Problem requirements –
Which lines in the records below contain the word "exists"? Pick out and copy each such line in full, treating uppercase and lowercase as different.

Data to process –
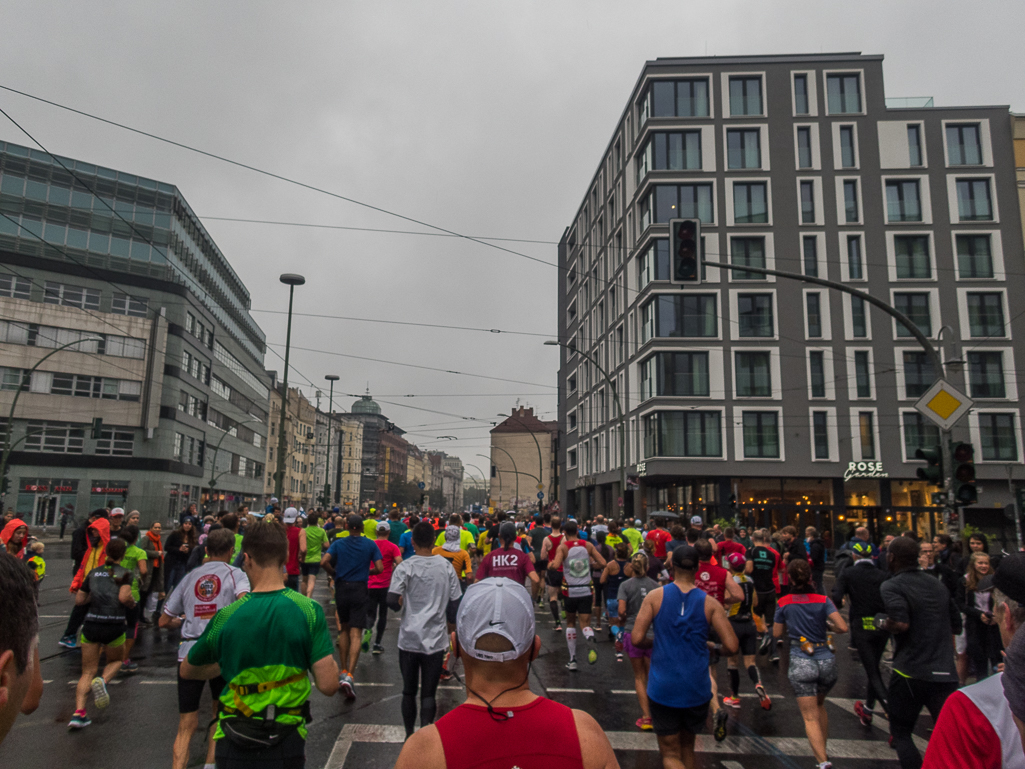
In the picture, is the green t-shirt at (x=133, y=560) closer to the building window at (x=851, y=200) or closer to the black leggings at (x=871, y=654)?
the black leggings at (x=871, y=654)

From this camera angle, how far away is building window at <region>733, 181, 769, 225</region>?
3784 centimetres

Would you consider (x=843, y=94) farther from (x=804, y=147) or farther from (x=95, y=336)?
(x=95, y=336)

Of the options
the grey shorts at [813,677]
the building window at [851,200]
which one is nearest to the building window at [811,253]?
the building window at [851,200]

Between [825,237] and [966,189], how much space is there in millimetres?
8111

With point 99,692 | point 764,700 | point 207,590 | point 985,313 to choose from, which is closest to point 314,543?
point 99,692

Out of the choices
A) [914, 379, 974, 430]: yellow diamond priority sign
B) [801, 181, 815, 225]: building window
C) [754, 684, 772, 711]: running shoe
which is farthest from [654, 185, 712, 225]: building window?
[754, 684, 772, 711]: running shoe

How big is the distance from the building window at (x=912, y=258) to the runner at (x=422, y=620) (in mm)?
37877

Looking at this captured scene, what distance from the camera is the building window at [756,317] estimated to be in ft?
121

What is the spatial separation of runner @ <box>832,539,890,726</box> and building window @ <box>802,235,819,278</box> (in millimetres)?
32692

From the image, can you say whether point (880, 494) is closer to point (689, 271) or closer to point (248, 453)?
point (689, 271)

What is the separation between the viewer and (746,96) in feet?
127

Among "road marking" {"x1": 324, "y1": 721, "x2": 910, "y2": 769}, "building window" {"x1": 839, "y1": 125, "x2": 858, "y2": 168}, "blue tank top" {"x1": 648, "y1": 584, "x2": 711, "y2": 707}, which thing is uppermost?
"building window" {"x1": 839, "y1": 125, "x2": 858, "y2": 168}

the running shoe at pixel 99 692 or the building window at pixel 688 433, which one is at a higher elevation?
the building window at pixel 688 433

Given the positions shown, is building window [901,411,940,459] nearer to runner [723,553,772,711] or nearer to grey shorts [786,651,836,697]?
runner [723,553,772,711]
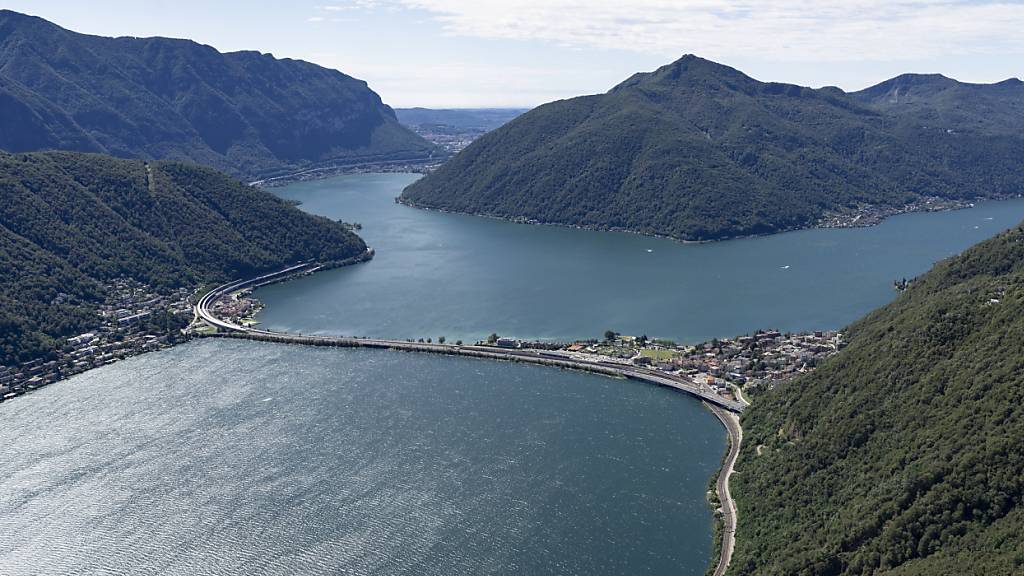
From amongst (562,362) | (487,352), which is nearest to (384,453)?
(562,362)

---

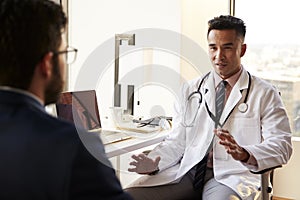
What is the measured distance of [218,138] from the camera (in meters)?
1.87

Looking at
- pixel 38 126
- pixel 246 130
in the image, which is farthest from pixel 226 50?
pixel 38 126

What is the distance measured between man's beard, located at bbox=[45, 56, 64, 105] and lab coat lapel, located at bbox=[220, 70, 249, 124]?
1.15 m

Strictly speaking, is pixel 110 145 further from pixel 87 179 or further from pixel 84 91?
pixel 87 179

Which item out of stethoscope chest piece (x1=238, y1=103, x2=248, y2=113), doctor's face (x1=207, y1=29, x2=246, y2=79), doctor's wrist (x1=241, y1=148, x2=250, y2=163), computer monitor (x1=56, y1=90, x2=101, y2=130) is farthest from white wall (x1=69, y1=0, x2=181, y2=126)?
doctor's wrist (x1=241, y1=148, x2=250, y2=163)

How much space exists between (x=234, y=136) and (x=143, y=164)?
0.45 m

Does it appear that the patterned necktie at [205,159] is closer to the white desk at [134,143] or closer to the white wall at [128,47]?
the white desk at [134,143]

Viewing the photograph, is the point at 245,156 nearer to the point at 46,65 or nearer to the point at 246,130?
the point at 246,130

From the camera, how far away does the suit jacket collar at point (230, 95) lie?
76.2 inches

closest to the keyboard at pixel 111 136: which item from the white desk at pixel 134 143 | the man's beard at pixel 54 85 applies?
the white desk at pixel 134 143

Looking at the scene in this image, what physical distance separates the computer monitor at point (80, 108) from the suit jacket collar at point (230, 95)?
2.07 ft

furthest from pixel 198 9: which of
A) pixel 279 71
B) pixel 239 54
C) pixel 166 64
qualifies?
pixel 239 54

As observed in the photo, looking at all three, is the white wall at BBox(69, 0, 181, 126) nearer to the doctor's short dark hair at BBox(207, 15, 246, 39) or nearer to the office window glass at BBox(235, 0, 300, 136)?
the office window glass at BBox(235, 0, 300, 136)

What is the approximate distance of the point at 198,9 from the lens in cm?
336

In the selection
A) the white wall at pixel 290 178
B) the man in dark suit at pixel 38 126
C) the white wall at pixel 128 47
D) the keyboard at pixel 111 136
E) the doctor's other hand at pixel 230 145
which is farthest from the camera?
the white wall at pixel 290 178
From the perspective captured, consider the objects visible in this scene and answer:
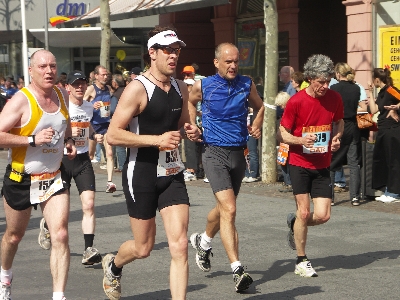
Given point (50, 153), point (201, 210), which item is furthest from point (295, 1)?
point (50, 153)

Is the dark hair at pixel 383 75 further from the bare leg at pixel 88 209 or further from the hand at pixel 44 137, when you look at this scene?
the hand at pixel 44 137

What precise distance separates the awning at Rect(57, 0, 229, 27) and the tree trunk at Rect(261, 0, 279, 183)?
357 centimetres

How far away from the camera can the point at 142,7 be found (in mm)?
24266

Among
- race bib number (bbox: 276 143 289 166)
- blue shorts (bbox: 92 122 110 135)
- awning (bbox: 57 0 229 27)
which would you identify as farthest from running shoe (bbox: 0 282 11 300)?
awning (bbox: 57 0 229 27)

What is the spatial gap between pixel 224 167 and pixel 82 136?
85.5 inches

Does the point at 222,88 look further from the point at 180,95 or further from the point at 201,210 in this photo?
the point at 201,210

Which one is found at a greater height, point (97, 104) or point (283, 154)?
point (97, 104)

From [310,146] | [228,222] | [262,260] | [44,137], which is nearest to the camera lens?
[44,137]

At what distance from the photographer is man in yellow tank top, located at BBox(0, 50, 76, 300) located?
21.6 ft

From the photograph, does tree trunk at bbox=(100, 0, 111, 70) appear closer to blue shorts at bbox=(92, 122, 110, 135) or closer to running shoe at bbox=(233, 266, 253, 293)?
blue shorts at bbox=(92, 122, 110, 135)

* * *

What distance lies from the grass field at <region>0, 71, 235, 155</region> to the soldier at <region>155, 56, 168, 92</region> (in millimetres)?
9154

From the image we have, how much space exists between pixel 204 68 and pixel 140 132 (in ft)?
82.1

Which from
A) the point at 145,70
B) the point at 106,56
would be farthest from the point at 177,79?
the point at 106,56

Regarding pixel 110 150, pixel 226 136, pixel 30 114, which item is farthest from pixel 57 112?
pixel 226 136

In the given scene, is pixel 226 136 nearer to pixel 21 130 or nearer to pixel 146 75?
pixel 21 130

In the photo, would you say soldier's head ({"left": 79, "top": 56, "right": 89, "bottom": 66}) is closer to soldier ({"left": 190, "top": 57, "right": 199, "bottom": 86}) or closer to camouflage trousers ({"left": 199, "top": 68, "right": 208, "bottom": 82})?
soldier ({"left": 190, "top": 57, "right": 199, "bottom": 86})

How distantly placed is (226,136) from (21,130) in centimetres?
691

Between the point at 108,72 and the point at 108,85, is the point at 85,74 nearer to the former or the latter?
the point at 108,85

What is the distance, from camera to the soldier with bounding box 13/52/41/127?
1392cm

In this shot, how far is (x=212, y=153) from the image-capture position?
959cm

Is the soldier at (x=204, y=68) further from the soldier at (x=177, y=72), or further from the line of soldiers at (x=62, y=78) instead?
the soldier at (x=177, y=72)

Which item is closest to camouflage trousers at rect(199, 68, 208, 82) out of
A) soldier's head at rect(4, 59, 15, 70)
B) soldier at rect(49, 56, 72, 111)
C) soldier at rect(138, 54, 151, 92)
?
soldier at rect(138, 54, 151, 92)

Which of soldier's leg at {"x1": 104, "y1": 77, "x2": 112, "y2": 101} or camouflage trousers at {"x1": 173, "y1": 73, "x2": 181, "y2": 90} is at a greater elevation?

Answer below –
How much space exists between (x=234, y=136) and (x=143, y=164)?
From the image we have, how much space exists between pixel 204 68 and pixel 140 132 (in ft)?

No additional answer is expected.